We have first theoretically investigated the continuous-wave second harmonic generation pumped by an undepleted pump mode which generally excites a superposition of harmonic modes and secondly compared the $\textrm {LG}_{0,0}$ and $\textrm {LG}_{3,3}$ SHG in the single-, double-pass and cavity-enhanced configuration via numerical simulations. We have derived a general equation which explains the fundamentally different conversion efficiencies of two pump modes as an effect of their intensity distributions. The same equation shows how the Gouy phase causes the harmonic modes which are excited by a single pump mode to exhibit different phase matching conditions. These influences have been illustrated by the simulations for different focusing regimes with a special focus on the phase relations between the excited harmonic modes and the crystal polarisation.

Our comparison predicts that the $\textrm {LG}_{3,3}$ mode requires about 14 times the fundamental input power compared to the $\textrm {LG}_{0,0}$ mode to achieve the same conversion efficiency in an ideal cavity-enhanced SHG in the range from the typical to the optimum focusing regime of $\xi \sim 0.5$ and $\xi \sim 3$, respectively. This corresponds to a ratio of the pump mode-dependent effective nonlinearities of about 3.7. Furthermore, we have shown that an $\textrm {LG}_{3,3}$ SHG in this focusing range will mainly generate the harmonic $\textrm {LG}_{6,6}$ mode ($> {90}{\% }$).

Since squeezed vacuum states of light for the gravitational wave detectors are generated using parametric down-conversion, which can be seen as a reversed SHG, our results also suggest that only the $\textrm {LG}_{6,6}$ mode can efficiently pump the optical parametric amplifier to produce squeezed vacuum states in the $\textrm {LG}_{3,3}$ mode in the range from $\xi \sim 0.5$ to $\xi \sim 3$. We expect this process to require about 14 times the pump power to generate the same squeezing level in the $\textrm {LG}_{3,3}$ mode, when pumped by a pure harmonic $\textrm {LG}_{6,6}$ mode, compared to the $\textrm {LG}_{0,0}$ mode, when pumped by a pure harmonic $\textrm {LG}_{0,0}$ mode.
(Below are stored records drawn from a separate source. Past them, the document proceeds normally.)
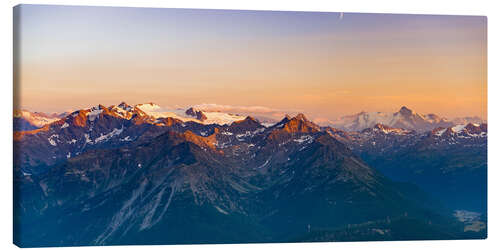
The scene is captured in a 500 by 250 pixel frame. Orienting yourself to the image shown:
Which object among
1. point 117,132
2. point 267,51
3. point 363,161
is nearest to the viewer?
point 267,51

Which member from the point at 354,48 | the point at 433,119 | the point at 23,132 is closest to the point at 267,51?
the point at 354,48

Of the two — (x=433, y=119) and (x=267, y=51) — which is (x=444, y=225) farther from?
(x=267, y=51)

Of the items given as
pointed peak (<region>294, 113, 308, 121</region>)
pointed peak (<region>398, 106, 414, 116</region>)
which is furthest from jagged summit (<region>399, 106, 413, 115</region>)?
pointed peak (<region>294, 113, 308, 121</region>)

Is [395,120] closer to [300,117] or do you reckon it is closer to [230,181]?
[300,117]

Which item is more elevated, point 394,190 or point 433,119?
point 433,119

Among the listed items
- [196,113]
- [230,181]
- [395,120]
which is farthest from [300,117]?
[230,181]

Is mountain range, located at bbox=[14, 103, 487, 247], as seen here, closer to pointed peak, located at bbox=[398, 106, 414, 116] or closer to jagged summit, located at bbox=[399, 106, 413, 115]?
pointed peak, located at bbox=[398, 106, 414, 116]

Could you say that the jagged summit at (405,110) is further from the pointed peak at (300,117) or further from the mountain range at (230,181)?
the pointed peak at (300,117)

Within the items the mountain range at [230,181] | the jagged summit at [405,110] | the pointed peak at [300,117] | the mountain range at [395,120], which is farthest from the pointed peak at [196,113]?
the jagged summit at [405,110]
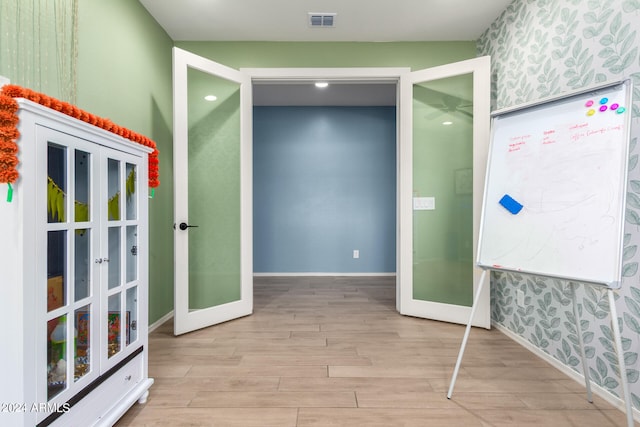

In a cavity configuration as described above, there is, however, also the option to increase the Finesse for the fundamental squeezed field via a higher reflectivity of the incoupling mirror. This is not an independent parameter because an increasing incoupling reflectivity will eventually significantly reduce the achievable squeezing level via a reduced espace efficiency. However, the Finesse should not have to be increased up to this regime such that $\textrm {LG}_{0,0}$ squeezing levels are theoretically possible in the $\textrm {LG}_{3,3}$ mode for the same pump power. Since the increased Finesse only applies to the squeezed vacuum field, there will be no significant increase in the circulating fundamental power and no associated increased risk of photo-thermal damage in the nonlinear crystal.